* **Given task**: Reproduce every one of the following lines word for word.

Spatial reasoning question data:
* Start *

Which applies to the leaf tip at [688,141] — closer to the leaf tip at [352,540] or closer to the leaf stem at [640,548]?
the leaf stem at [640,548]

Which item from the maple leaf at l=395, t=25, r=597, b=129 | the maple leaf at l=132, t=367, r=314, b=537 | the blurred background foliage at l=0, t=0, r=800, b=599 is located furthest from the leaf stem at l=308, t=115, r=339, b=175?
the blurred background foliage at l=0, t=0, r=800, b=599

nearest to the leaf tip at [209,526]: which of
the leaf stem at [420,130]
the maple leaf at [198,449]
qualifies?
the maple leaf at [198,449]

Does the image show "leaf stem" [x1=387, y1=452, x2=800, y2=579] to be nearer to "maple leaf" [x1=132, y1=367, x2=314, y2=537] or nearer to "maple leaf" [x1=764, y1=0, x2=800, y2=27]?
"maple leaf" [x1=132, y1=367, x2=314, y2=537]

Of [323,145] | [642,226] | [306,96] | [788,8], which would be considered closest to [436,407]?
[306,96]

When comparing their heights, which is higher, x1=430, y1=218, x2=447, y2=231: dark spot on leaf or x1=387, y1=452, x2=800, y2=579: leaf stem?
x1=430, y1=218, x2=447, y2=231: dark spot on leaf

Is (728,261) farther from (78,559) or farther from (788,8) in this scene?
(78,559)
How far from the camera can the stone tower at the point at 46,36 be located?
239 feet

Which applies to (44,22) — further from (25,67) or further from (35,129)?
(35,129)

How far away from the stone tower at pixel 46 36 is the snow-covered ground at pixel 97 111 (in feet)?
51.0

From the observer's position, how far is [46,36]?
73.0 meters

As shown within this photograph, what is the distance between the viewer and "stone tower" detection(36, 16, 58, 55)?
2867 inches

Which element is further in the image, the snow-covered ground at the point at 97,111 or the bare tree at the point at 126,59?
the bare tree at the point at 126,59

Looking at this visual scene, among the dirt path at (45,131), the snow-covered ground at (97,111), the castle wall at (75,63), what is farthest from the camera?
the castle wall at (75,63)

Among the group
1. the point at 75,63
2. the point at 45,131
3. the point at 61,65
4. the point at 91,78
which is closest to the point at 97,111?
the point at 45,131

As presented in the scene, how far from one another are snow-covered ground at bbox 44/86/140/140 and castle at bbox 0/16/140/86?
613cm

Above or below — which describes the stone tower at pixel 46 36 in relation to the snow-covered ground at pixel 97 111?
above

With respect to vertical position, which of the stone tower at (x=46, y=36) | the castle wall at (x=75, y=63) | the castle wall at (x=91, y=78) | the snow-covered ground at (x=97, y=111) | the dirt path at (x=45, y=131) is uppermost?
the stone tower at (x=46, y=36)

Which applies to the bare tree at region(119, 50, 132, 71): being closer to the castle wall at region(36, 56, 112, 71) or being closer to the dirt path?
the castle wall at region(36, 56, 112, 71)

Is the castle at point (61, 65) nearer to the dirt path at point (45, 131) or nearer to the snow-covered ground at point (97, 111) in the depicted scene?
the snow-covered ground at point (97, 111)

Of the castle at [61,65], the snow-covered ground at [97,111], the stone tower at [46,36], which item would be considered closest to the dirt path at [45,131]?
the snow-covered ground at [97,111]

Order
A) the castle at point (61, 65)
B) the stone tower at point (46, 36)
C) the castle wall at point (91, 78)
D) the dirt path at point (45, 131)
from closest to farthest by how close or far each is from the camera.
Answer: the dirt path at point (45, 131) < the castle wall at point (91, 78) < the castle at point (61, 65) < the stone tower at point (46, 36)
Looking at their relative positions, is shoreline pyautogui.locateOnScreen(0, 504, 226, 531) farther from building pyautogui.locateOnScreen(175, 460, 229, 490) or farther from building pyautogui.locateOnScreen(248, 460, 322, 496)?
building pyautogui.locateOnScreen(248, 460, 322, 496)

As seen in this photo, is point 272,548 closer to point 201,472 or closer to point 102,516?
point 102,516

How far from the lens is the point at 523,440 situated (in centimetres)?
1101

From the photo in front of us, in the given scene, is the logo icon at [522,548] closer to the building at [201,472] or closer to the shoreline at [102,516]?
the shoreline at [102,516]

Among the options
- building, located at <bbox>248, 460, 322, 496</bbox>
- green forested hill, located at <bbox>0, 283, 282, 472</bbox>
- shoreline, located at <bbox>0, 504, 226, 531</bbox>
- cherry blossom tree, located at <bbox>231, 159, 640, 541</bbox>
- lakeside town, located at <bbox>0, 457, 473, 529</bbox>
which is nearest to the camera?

* End *

* **Task answer**:
Which applies to the leaf tip at [688,141] — closer to the leaf tip at [352,540] or closer to the leaf stem at [640,548]?
the leaf stem at [640,548]

Which item from the maple leaf at l=395, t=25, r=597, b=129 | the maple leaf at l=132, t=367, r=314, b=537 | the blurred background foliage at l=0, t=0, r=800, b=599 is located furthest from the leaf stem at l=308, t=115, r=339, b=175?
the blurred background foliage at l=0, t=0, r=800, b=599

nearest to the leaf tip at [209,526]: which of
the leaf stem at [420,130]
the maple leaf at [198,449]
qualifies?
the maple leaf at [198,449]

Does the image show "leaf stem" [x1=387, y1=452, x2=800, y2=579] to be nearer to "maple leaf" [x1=132, y1=367, x2=314, y2=537] or nearer to "maple leaf" [x1=764, y1=0, x2=800, y2=27]?
"maple leaf" [x1=132, y1=367, x2=314, y2=537]

Of [323,145] | [642,226] | [306,96] | [788,8], which would be considered closest to [436,407]?
[306,96]

When comparing their heights, which is higher, x1=430, y1=218, x2=447, y2=231: dark spot on leaf or x1=387, y1=452, x2=800, y2=579: leaf stem?
x1=430, y1=218, x2=447, y2=231: dark spot on leaf

Is (728,261) farther from (78,559) or farther from (788,8) in this scene?
(78,559)
How far from the camera can the stone tower at the point at 46,36 be located?
239 feet

Which applies to (44,22) — further from (25,67) or further from (35,129)?
(35,129)

How far away from the stone tower at pixel 46 36 is the snow-covered ground at pixel 97 111 (in feet)?
51.0

From the observer's position, how far is [46,36]?
73.0 meters

As shown within this photograph, what is the distance between the viewer and "stone tower" detection(36, 16, 58, 55)?
2867 inches

Which element is further in the image, the snow-covered ground at the point at 97,111 or the bare tree at the point at 126,59?
the bare tree at the point at 126,59

Looking at this visual scene, among the dirt path at (45,131), the snow-covered ground at (97,111), the castle wall at (75,63), what is farthest from the camera?
the castle wall at (75,63)

Among the group
1. the point at 75,63
2. the point at 45,131
3. the point at 61,65
4. the point at 91,78
which is closest to the point at 97,111?
the point at 45,131

As presented in the scene, how far from one another are snow-covered ground at bbox 44/86/140/140 and castle at bbox 0/16/140/86?
613cm

Above or below — which describes the stone tower at pixel 46 36 in relation to the snow-covered ground at pixel 97 111?
above

With respect to vertical position, which of the stone tower at (x=46, y=36) | the castle wall at (x=75, y=63) | the castle wall at (x=91, y=78) | the snow-covered ground at (x=97, y=111) | the dirt path at (x=45, y=131) is uppermost?
the stone tower at (x=46, y=36)

Which applies to the bare tree at region(119, 50, 132, 71): being closer to the castle wall at region(36, 56, 112, 71) or being closer to the dirt path?
the castle wall at region(36, 56, 112, 71)

Is the castle at point (61, 65) nearer to the dirt path at point (45, 131) or nearer to the snow-covered ground at point (97, 111) in the depicted scene?
the snow-covered ground at point (97, 111)

Of the castle at [61,65], the snow-covered ground at [97,111], the stone tower at [46,36], which item would be considered closest to the dirt path at [45,131]?
the snow-covered ground at [97,111]

Order
A) the castle at point (61, 65)
B) the stone tower at point (46, 36)
C) the castle wall at point (91, 78)
D) the dirt path at point (45, 131)
from closest to farthest by how close or far each is from the camera.
Answer: the dirt path at point (45, 131) < the castle wall at point (91, 78) < the castle at point (61, 65) < the stone tower at point (46, 36)
Looking at their relative positions, is shoreline pyautogui.locateOnScreen(0, 504, 226, 531) farther from building pyautogui.locateOnScreen(175, 460, 229, 490) or farther from building pyautogui.locateOnScreen(248, 460, 322, 496)?
building pyautogui.locateOnScreen(248, 460, 322, 496)

As seen in this photo, is point 272,548 closer to point 201,472 or closer to point 102,516?
point 102,516

How far from the lens is the point at 523,440 situated (in centimetres)?
1101

From the photo in front of us, in the given scene, is the logo icon at [522,548] closer to the building at [201,472] or closer to the shoreline at [102,516]?
the shoreline at [102,516]

Among the options
- building, located at <bbox>248, 460, 322, 496</bbox>
- green forested hill, located at <bbox>0, 283, 282, 472</bbox>
- shoreline, located at <bbox>0, 504, 226, 531</bbox>
- cherry blossom tree, located at <bbox>231, 159, 640, 541</bbox>
- lakeside town, located at <bbox>0, 457, 473, 529</bbox>
which is nearest to the camera?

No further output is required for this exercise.